Tre buoni motivi per leggere “Nel Giappone delle donne” di Antonietta Pastore

Tempo di lettura: 1 minuto

4 out of 5 stars (4 / 5) Un “must” per chi vuole saperne di più di cultura e società giapponese, vista dagli occhi di un’esperta


Chi mi conosce sa che mi affascina molto il Giappone, con una cultura e regole sociali così diverse dalla nostra, e città in cui si fondono tecnologia futuristica e tradizione.

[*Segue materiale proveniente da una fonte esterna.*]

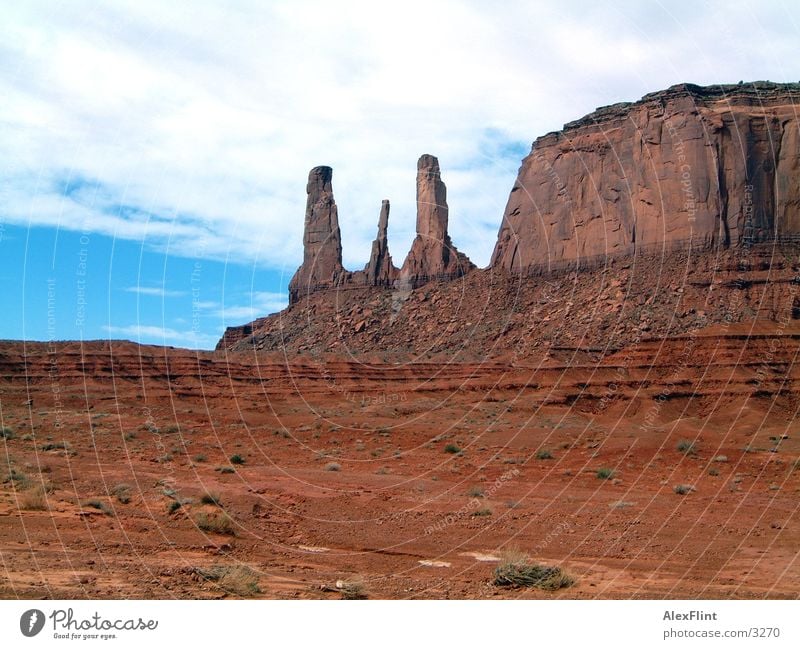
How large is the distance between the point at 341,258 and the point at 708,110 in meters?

Ho letto “Nel Giappone delle donne” (Einaudi, 2004) proprio perché ero interessata a saperne di più.

Ecco tre buoni motivi per leggerlo:

1 Chi racconta è Antonietta Pastore, non una semplice turista, ma una persona che il Giappone lo ha vissuto davvero, anche per professione: ha insegnato all’Università di Lingue Straniere di Osaka ed è la traduttrice dal giapponese di Haruki Murakami (e altri autori), e ha vissuto per 16 anni nel paese del Sol Levante.

2 Il libro racconta – attraverso la storia di alcune conoscenti dell’autrice – tutte le fasi della vita di una donna in Giappone, divise per capitoli: giovani, il lavoro, il matrimonio, la famiglia, il divorzio, il femminismo, il rapporto con la tradizione, la terza età, e così via.

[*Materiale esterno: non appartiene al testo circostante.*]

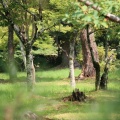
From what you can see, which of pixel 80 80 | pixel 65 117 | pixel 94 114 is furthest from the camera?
pixel 80 80

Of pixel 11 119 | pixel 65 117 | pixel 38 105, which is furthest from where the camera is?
pixel 65 117

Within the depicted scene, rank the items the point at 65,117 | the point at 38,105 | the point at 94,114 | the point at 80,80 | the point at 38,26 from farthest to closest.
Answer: the point at 80,80 < the point at 38,26 < the point at 65,117 < the point at 38,105 < the point at 94,114

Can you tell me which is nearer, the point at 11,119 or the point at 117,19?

3 Il libro svela molte piccole curiosità che solo un vero conoscitore della cultura giapponese può descrivere: cosa è consentito e cosa è disdicevole, il rigido ruolo delle convenzioni e della tradizione che influenza la sfera pubblica e privata. Dal rapporto con il marito a quello con la baby sitter, dalle differenze tra città e provincia al galateo delle emozioni.

Un’aggiunta è doverosa: il libro è sì del 2004, ma i ricordi raccontati dall’autrice non sono sempre attuali: risalgono fino agli anni ’70, in cui la società – nei confronti della donna – era comunque molto diversa da quella di oggi, un po’ come da noi.